ProportionDeadControl <- dim(control[control$survived=='dead',])[1] / length(control$survived)
ProportionDeadTreatment <- dim(treatment[treatment$survived=='dead',])[1] / length(treatment$survived)

D. i. The claims being investigated are that the treatment group that was given an experimental procedure had an increased lifespand compared to the control group. ii. We write alive on 28 cards representing patients who were alive at the end of the study, and dead on _75_cards representing patients who were not.

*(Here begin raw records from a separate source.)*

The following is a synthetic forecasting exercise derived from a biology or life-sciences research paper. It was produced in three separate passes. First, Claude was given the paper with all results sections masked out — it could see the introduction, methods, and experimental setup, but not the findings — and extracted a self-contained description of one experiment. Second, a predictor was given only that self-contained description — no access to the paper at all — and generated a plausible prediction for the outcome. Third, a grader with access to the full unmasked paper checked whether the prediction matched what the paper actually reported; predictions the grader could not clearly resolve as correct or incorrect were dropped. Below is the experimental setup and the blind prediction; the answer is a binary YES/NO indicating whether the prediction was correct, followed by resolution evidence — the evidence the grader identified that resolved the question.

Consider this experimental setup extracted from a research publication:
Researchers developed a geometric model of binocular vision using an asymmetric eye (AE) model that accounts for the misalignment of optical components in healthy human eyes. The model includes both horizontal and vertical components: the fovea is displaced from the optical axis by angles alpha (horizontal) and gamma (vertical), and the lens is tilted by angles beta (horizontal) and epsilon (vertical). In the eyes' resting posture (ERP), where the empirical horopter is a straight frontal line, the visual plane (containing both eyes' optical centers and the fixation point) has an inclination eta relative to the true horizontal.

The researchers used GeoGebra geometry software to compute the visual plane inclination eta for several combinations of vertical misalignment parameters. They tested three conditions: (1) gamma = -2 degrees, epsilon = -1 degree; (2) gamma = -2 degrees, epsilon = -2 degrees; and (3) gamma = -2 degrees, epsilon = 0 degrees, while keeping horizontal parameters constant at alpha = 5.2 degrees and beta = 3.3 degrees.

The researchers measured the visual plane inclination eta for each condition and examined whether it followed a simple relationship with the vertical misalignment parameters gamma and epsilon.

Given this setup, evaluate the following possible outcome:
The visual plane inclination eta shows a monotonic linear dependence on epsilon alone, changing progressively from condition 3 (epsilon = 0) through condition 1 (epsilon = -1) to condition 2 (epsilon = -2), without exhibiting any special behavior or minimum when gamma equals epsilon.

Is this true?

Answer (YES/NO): NO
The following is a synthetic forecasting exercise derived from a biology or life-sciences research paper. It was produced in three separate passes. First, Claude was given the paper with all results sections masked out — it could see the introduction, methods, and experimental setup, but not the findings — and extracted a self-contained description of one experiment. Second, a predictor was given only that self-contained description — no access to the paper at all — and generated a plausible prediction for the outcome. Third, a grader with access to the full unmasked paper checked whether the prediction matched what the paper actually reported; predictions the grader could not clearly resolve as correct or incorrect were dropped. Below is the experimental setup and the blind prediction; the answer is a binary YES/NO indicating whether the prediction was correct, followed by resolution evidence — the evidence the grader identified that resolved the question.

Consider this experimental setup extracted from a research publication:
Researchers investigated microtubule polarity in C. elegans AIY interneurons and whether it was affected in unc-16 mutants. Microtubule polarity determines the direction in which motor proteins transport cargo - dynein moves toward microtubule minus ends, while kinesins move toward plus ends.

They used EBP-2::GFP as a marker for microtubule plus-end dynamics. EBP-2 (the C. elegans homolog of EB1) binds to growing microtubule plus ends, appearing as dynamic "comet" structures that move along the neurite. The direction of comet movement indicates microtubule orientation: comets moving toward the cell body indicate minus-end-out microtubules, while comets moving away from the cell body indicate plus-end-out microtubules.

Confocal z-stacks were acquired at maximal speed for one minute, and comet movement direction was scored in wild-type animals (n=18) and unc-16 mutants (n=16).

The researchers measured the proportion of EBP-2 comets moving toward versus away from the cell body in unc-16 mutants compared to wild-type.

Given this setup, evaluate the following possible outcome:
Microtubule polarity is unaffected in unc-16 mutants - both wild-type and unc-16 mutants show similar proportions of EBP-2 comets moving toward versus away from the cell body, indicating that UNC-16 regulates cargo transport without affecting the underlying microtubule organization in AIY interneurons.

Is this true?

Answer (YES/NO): YES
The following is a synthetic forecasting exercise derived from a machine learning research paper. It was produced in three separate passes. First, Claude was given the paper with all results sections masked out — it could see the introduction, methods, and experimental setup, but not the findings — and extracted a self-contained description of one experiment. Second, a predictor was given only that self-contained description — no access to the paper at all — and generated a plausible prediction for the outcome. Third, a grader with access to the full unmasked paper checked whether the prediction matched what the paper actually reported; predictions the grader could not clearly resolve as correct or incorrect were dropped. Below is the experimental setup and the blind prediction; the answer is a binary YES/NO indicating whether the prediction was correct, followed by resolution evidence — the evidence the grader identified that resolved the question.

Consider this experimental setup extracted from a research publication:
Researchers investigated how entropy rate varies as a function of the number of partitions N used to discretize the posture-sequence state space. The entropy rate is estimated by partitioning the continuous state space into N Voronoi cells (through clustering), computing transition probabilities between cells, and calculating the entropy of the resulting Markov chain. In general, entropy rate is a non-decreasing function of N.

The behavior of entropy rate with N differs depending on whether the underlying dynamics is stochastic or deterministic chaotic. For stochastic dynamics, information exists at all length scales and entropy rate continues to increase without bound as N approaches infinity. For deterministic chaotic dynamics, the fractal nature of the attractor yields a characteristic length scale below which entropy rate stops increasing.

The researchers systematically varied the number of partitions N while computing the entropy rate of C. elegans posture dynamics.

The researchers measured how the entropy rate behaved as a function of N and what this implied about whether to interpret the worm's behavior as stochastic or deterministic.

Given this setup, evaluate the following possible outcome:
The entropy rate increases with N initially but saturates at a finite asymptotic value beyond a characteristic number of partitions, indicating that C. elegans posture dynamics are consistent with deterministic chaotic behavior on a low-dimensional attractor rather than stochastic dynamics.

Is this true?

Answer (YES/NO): NO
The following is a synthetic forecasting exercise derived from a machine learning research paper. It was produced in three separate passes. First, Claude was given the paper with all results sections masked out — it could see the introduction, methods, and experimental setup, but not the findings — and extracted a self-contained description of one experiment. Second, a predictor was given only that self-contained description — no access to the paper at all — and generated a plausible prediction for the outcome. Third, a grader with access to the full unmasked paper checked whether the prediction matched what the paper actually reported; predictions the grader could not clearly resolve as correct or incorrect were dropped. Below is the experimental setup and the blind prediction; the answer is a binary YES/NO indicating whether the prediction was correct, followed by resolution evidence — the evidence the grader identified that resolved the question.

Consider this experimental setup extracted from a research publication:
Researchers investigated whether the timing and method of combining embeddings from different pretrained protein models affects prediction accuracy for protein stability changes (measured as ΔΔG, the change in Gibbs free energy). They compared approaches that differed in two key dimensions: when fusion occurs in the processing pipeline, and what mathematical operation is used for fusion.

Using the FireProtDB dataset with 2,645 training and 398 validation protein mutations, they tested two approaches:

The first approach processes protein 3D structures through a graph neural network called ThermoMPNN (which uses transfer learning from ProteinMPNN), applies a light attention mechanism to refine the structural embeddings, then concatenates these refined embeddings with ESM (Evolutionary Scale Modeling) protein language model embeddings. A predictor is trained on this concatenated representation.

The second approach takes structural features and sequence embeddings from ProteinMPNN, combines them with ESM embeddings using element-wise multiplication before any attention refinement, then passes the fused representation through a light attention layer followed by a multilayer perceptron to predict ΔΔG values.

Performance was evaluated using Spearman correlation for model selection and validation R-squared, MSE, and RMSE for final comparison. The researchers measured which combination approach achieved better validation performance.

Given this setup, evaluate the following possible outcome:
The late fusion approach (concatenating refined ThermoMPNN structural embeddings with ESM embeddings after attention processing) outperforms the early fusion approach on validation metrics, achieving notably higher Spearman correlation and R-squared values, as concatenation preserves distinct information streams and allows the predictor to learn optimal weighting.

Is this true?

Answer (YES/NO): NO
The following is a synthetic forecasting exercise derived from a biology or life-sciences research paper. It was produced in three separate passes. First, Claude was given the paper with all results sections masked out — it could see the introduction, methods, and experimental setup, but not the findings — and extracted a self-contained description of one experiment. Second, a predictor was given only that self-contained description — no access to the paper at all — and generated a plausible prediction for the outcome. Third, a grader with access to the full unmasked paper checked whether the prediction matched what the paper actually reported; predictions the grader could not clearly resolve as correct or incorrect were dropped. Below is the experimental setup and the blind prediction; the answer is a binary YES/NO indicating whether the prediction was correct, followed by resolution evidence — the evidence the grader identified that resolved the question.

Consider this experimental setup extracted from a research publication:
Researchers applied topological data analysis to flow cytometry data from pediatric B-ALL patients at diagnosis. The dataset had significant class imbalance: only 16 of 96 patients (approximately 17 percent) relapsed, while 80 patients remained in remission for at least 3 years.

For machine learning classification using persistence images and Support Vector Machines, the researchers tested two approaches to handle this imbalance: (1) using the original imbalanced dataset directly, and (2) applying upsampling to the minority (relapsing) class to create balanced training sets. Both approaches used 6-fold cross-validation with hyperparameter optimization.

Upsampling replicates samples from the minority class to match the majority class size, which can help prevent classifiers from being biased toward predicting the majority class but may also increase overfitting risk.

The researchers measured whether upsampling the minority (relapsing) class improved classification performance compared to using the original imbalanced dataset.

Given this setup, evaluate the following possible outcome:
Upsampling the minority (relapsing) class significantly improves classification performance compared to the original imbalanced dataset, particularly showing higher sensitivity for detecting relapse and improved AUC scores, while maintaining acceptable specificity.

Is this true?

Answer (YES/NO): NO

Then, we shuffle these cards and split them into two groups: one group of size 69 representing treatment, and another group of size 34 representing control. We calculate the difference between the proportion of dead cards in the treatment and control groups (treatment - control) and record this value. We repeat this 100 times to build a distribution centered at 0. Lastly, we calculate the fraction of simulations where the simulated di↵erences in proportions are lower. If this fraction is low, we conclude that it is unlikely to have observed such an outcome by chance and that the null hypothesis should be rejected in favor of the alternative. iii. The simulation results in the histogram below suggest that It would be extremely unlikely to see the results of the difference between these two proportions (.230) as due to chance.